═══ RECORD EXCERPTS
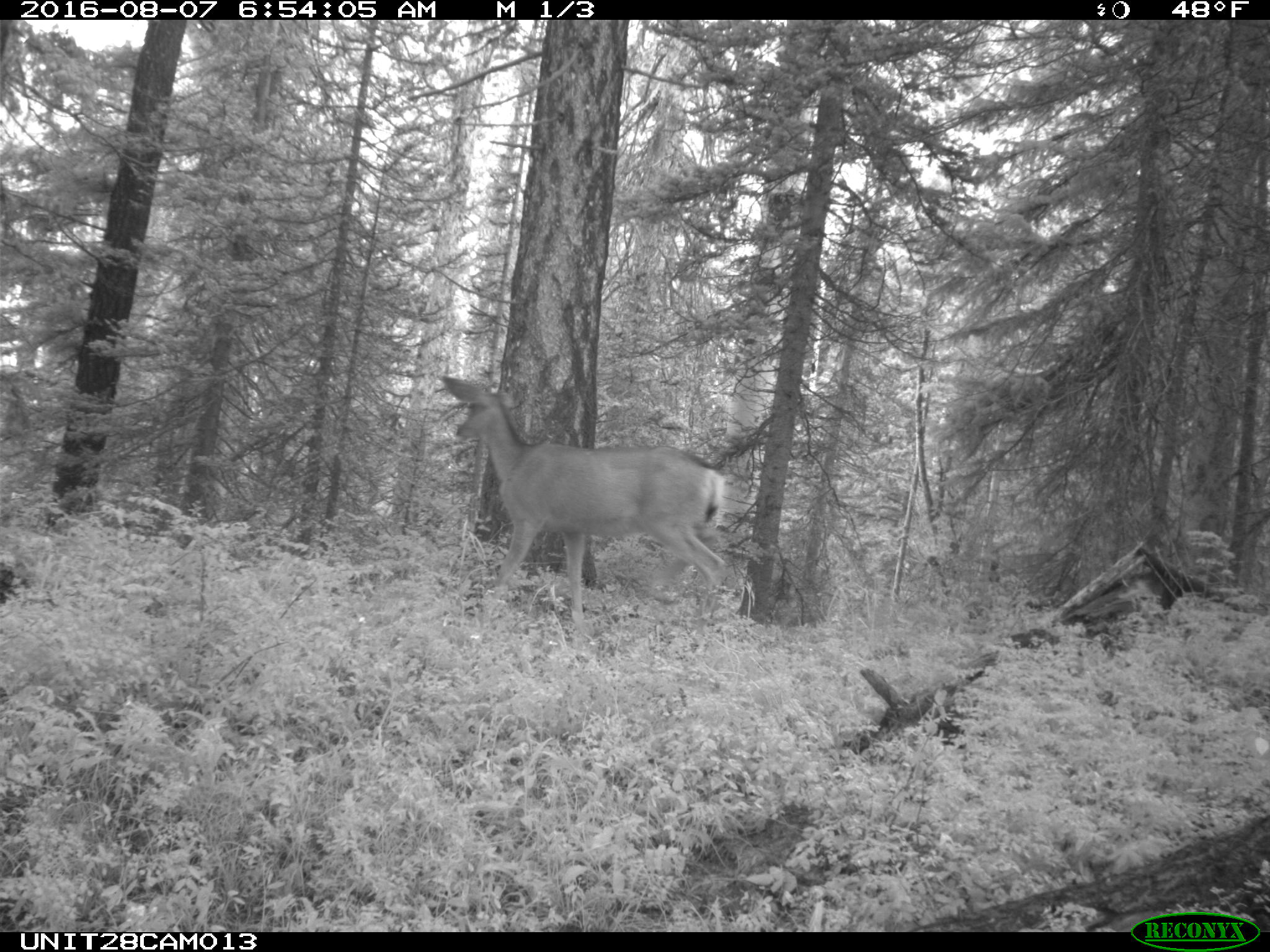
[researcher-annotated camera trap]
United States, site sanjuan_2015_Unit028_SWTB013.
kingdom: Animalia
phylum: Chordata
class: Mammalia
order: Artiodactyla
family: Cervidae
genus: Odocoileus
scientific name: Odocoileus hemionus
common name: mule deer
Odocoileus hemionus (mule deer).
══════
**WHAT TO WORK ON**
Nothing but the lines from the one with "United States, site" through the end of the data above should be reproduced, each exactly, both ends included.

**TASK RESPONSE**
United States, site sanjuan_2015_Unit028_SWTB013.
kingdom: Animalia
phylum: Chordata
class: Mammalia
order: Artiodactyla
family: Cervidae
genus: Odocoileus
scientific name: Odocoileus hemionus
common name: mule deer
Odocoileus hemionus (mule deer).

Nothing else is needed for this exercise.